Voting has ended in Zimbabwe's controversial presidential election, a day later than scheduled. The Harare High Court has refused to issue another order extending the voting, as requested by the main opposition party. Police shut down polling stations and dispersed hundreds of would-be voters who never got the chance to cast their ballots.
Heavily armed police officers chased voters away from polling stations in neighborhoods all around Harare. They fired tear gas and warning shots in several areas where the crowds were unwilling to leave without voting.
Most polling centers were closed at 7 p.m. local time on the dot, despite the fact that they opened four to five hours late, on the unscheduled third day of voting in Zimbabwe's presidential election.
Huge, slow-moving lines of people had been waiting outside polling stations on Saturday and Sunday. Despite that, the ruling party, ZANU-PF, says few people went to the polls on Monday. But that assertion is contradicted by reports from all over the city that in some places hundreds of people were still waiting to vote when officials shut the gates and started sealing the ballot boxes.
One man told VOA he had waited in line for three days but still was not able to cast his ballot.
He said the crowd became agitated and started shouting at the police when they tried to close the gates of the polling station. He said, "they wanted to vote."
At one polling station, several international election observers said they had prevented election officials from shutting down 45 minutes early, despite the hundreds of voters waiting outside. Police eventually dispersed the crowd, and no further voting took place.
Zimbabwean Information Minister Jonathan Moyo insists there were not many voters at the polls on Monday.

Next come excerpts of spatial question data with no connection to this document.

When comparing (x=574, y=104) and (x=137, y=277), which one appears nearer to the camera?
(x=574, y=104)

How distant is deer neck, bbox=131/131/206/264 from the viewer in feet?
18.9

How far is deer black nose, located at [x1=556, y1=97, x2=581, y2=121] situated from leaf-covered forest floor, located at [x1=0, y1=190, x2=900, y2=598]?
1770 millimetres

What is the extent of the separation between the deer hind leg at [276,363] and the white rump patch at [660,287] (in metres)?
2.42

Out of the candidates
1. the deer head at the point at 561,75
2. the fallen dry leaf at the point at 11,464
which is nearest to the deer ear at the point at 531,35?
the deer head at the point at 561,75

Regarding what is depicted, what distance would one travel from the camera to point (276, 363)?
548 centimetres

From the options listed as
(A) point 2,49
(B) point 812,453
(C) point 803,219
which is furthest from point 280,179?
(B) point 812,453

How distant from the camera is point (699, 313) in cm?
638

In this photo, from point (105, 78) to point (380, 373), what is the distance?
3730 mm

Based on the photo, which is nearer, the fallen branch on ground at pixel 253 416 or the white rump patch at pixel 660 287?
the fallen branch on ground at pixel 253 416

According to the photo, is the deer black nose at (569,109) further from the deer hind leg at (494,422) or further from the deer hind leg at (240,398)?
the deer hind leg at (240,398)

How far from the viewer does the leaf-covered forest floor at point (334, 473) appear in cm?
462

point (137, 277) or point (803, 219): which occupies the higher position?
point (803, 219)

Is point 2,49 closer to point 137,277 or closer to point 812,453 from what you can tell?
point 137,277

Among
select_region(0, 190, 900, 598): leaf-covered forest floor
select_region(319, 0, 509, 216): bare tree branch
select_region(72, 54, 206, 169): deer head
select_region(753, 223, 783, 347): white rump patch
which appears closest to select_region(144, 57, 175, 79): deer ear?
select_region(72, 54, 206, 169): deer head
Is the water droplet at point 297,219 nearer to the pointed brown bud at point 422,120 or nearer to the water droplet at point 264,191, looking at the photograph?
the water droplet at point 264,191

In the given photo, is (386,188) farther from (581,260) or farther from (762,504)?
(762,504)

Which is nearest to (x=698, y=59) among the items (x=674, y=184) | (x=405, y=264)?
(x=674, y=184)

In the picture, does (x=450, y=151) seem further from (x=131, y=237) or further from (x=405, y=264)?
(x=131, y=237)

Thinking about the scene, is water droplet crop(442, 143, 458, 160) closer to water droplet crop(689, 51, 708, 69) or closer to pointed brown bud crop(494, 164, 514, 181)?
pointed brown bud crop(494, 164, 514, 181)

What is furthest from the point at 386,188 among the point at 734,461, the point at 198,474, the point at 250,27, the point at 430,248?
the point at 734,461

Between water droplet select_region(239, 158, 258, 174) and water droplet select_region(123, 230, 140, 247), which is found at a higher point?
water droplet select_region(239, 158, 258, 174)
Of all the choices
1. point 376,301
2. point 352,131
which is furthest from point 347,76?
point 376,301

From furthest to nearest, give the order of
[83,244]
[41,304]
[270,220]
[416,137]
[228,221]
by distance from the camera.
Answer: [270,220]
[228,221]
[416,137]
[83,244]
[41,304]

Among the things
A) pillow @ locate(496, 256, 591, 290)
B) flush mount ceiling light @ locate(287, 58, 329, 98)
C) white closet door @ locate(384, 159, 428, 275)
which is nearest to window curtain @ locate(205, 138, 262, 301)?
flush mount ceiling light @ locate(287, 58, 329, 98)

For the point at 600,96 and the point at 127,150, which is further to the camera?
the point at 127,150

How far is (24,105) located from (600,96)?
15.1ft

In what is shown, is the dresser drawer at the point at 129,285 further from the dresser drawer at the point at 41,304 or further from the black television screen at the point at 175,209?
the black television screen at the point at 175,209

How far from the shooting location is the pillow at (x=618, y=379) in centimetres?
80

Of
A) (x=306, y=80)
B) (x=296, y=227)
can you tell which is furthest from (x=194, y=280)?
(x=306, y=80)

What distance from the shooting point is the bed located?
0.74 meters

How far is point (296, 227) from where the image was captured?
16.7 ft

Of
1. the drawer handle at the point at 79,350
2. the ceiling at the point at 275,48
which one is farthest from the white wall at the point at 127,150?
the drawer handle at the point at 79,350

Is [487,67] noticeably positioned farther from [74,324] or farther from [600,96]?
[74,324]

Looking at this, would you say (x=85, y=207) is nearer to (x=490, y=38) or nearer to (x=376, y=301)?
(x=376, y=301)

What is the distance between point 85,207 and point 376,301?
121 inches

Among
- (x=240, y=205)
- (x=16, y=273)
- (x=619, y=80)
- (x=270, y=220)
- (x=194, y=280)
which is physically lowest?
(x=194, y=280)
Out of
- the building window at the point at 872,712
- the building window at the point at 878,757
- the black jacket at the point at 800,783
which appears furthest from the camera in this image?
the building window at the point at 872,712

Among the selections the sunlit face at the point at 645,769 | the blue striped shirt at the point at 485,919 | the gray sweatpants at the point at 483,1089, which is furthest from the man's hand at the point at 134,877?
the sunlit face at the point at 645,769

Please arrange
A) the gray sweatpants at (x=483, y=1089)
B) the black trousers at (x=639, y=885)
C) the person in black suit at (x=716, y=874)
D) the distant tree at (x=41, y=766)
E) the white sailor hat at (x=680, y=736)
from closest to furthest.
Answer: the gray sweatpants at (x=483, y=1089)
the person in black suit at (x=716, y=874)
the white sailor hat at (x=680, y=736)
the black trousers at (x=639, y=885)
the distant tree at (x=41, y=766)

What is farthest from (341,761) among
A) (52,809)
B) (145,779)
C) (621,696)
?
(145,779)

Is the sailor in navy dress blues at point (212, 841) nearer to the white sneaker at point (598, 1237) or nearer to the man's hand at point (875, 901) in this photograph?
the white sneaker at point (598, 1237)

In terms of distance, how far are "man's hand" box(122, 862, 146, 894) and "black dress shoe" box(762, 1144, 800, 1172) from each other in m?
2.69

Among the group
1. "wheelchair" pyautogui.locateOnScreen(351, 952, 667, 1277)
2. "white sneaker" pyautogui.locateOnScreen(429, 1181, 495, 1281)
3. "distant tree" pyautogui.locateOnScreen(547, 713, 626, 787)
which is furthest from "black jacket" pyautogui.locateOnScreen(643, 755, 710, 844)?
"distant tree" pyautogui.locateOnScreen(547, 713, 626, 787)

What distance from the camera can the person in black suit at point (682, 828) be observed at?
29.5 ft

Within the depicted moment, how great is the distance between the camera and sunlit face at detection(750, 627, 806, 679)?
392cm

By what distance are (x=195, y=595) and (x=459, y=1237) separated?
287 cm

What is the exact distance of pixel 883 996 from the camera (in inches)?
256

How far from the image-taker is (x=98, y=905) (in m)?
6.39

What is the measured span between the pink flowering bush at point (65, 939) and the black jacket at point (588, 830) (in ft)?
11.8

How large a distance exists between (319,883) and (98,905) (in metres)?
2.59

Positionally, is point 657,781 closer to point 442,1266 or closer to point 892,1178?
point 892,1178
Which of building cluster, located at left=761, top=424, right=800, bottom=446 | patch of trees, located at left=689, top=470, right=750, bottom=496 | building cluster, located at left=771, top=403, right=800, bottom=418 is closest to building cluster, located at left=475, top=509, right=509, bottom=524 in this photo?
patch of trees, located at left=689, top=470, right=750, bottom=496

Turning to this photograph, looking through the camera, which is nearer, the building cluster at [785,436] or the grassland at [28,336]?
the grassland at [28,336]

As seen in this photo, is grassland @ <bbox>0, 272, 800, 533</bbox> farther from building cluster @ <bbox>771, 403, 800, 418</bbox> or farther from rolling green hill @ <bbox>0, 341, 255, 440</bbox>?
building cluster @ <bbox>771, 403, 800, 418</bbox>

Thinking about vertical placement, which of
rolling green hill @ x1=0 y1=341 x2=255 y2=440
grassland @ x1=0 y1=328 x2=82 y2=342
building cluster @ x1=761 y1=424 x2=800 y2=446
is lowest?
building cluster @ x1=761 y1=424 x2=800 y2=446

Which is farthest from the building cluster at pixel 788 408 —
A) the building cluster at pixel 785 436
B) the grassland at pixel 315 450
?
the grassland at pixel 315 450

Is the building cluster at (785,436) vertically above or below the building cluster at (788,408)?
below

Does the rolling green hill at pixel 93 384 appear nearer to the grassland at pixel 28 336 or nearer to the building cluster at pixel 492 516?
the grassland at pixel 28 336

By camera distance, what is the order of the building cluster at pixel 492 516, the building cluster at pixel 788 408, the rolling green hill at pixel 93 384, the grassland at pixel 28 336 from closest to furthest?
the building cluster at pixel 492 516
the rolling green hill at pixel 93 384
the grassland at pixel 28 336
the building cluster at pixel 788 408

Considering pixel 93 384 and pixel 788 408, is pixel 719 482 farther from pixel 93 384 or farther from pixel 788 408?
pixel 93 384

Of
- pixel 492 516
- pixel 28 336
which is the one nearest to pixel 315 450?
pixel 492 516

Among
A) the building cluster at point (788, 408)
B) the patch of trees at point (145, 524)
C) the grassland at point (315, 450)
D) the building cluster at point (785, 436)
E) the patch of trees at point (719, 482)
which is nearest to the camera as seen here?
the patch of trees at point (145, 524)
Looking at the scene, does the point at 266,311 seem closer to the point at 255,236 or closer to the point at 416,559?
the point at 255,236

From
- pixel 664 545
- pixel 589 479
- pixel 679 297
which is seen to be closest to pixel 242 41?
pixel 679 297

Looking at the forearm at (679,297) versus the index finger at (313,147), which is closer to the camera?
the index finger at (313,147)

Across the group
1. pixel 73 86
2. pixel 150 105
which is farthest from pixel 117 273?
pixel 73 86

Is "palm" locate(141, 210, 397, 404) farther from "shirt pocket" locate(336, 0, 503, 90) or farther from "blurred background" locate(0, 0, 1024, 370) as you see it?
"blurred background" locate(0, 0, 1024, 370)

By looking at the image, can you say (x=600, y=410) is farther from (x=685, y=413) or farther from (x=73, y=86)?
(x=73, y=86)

He told reporters many election agents spent the day "twiddling their fingers." And he denied that the difficulty people had voting in Harare should lead to any real questions about the fairness of the poll. "We do not believe that just because there is a long queue, then there is a problem," he said.
But the main opposition presidential candidate, Morgan Tsvangirai, says he believes the government intentionally tried to keep his supporters in the cities from voting. "It is unimaginable to see people determined to exercise that democratic right and their government determined to deny them," he said.
Mr. Tsvangirai has urged his supporters to remain calm, but he says he fears the election is being rigged.
Mr. Tsvangirai poses a stiff challenge to incumbent President Robert Mugabe, who has ruled Zimbabwe since independence in 1980. It is the first time Mr. Mugabe has faced a serious threat to his hold on the presidency.
The opposition leader spoke after the arrests of several high-ranking members of his party, including MDC Secretary-General Welshman Ncube. It is not clear what they were arrested for, but Mr. Tsvangirai said his party will not succumb to what he called intimidation or threats.
Meanwhile, the U.S. Embassy says police detained four U.S. diplomats in the town of Chinhoyi, about 100 kilometers southwest of Harare. A U.S. spokesman says they were stopped at a roadblock and detained at a nearby police station for about five hours before being released.
Two of the diplomats are accredited as election observers. The spokesman says he has received no satisfactory reason for the detention, which he calls a "clear violation of diplomatic norms."